Yesterday I held one of my Little Darlings on my lap and noticed the back of her pink T-shirt read, “Beauty.” The front advertised Beauty and the Beast, which is my favorite Disney animation for many reasons.
As we cuddled, I pondered what is beauty?
In the restroom of the coffee shop that inspired Cuppa Josie’s in my Lakeside novels, a framed photo of an elderly woman with more wrinkles than smooth skin, a toothless smile, and kind eyes hung on the wall. The caption under the photo read, “True Beauty.”
When I observe people, I notice their outward appearance first. And yes, sometimes I make snap judgments to that snarky voice inside my head. I’m human. But trying to change that…the snarky voice, not the human part…liking that.
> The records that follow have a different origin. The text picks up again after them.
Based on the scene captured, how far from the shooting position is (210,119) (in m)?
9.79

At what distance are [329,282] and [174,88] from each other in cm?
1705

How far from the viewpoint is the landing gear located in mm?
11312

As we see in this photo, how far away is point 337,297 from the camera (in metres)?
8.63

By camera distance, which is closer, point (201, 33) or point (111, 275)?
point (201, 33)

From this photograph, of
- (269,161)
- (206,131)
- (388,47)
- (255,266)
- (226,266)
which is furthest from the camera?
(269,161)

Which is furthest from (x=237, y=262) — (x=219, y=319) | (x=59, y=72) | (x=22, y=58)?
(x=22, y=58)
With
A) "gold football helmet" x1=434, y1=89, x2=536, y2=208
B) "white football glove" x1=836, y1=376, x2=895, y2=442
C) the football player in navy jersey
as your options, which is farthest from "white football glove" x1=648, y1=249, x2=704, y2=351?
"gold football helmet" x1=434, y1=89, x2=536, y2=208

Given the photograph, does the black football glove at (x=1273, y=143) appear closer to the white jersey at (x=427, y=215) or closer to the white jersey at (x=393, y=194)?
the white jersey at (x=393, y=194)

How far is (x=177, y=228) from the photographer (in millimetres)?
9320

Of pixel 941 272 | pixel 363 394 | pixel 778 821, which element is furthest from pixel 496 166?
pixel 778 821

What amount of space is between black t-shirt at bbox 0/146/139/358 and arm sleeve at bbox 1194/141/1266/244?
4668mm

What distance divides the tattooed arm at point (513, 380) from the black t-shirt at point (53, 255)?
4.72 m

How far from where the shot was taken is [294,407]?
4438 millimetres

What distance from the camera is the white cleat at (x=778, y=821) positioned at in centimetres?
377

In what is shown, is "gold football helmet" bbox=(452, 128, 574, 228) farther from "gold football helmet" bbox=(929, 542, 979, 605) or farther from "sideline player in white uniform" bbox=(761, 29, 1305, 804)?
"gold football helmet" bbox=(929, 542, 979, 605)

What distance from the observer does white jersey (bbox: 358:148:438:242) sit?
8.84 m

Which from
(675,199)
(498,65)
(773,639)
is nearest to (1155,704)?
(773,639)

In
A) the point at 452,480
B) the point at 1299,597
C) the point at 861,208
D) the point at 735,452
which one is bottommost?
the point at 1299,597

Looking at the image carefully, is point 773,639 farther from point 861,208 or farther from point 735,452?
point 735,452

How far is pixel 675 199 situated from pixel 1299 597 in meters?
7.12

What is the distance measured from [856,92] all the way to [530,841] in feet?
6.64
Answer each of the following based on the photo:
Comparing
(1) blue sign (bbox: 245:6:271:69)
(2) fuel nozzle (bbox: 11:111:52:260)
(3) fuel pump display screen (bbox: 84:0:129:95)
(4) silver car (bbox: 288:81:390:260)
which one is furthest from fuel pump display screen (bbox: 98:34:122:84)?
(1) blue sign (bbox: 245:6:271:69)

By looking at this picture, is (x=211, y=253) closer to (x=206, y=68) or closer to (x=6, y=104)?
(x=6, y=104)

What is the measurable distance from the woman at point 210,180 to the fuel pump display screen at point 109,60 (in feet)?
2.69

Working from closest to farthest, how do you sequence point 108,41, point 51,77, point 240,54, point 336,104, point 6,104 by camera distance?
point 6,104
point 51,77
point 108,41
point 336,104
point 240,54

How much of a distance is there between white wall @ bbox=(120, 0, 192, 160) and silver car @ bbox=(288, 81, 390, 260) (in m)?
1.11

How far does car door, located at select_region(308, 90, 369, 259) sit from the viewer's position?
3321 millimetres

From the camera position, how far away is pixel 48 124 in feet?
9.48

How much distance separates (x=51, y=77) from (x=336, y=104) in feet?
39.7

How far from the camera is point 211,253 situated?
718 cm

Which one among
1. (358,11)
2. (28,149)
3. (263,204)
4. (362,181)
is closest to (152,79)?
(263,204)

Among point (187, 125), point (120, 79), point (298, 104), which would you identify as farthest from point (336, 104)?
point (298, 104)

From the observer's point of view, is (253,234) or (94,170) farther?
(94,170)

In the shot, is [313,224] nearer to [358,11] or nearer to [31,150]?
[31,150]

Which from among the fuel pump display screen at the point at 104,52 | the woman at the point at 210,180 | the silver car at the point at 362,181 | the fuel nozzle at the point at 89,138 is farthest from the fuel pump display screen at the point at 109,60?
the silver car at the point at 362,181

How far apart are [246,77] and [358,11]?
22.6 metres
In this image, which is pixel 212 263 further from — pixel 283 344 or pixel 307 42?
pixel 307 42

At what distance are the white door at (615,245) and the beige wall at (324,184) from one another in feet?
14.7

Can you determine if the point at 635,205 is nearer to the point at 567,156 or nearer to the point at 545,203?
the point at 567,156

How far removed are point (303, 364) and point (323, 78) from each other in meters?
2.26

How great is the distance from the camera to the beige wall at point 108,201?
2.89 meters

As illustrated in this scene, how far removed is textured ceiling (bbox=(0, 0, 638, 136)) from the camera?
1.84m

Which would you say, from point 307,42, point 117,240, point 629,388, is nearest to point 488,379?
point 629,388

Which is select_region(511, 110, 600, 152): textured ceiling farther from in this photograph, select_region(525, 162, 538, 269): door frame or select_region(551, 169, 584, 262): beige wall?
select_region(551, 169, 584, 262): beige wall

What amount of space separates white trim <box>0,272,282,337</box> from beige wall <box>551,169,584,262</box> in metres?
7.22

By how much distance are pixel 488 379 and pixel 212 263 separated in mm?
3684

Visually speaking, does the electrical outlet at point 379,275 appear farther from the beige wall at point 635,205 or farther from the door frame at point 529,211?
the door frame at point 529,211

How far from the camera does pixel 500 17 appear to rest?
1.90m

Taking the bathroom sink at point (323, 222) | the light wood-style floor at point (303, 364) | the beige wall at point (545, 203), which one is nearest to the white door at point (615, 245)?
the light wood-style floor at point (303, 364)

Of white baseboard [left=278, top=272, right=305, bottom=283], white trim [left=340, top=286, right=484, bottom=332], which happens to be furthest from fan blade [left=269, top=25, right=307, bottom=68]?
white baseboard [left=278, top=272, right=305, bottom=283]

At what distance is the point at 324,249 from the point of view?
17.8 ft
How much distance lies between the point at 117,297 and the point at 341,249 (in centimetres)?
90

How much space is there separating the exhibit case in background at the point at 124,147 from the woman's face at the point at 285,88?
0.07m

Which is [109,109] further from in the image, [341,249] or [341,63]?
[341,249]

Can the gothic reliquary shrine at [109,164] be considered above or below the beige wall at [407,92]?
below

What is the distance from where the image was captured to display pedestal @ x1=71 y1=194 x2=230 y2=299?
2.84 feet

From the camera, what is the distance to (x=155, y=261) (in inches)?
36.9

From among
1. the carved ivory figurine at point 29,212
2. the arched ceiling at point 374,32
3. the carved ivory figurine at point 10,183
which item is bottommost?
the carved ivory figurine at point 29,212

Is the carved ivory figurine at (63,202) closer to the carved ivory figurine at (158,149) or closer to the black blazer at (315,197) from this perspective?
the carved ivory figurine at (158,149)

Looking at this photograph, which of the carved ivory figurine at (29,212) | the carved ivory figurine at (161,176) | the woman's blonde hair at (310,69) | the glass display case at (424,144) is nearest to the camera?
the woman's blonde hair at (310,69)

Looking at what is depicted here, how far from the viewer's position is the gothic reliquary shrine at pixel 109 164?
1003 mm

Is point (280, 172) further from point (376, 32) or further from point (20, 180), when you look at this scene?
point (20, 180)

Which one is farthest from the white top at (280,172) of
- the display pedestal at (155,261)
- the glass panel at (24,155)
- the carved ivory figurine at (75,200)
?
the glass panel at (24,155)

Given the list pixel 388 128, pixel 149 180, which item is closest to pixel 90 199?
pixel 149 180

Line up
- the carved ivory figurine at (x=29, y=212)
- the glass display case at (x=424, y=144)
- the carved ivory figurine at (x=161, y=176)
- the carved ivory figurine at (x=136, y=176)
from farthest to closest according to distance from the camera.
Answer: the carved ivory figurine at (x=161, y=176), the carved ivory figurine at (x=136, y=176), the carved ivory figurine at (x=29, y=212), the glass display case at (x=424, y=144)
My grandma was one of the most beautiful women I knew. She stood under 5′ tall with a round shape, gnarled arthritic hands, threads of gray streaking her thinning hair, but she had the kindest heart. Her love for Jesus shined in all she did. She was a farmer’s wife for over fifty years. Her house was never immaculate, but my best memories are cradled in that drafty farmhouse with the creaky floors, stainless steel countertops and cellar that fit in any Ted Dekker novel…okay, maybe not that last one, but her cellar was a little creepy.
Today’s society seems to believe true beauty is outwardly–flawless skin, perfect body, and flowing hair. But not every body fits within a Photoshopped image. That woman who battles her weight may not be an overeater, but suffers from a medical condition. The woman with thinning hair may have alopecia or other medical condition that prevents her hair from looking like a shampoo commercial. And those scars? And those stretch marks? Maybe that woman carried her babies to term only to lose them upon delivery.
But the Lord said to Samuel, “Do not consider his appearance or his height, for I have rejected him. The Lord does not look at the things man looks at. Man looks at the outward appearance, but the Lord looks at the heart.” 1 Samuel 16:7 NIV
Having self-confidence and a positive body image are important for overall self-esteem, but don’t let the outer body detract from inner beauty. After all, we’re all going to grow old and gain pounds. Our skin will become wrinkled as our eyesight and hearing fade. Our hair will thin, go gray or white, or even start to fall out. Outer beauty of our youth fades. Inner beauty–how you respect yourself, treat others, and love the Lord–continues to grow no matter how many birthday candles are on your cake.
Charm is deceptive, and beauty is fleeing; but a woman who fears the Lord is to be praised. Proverbs 31:3 NIV
Your Turn: How would you define true beauty? Describe a beautiful person in your life.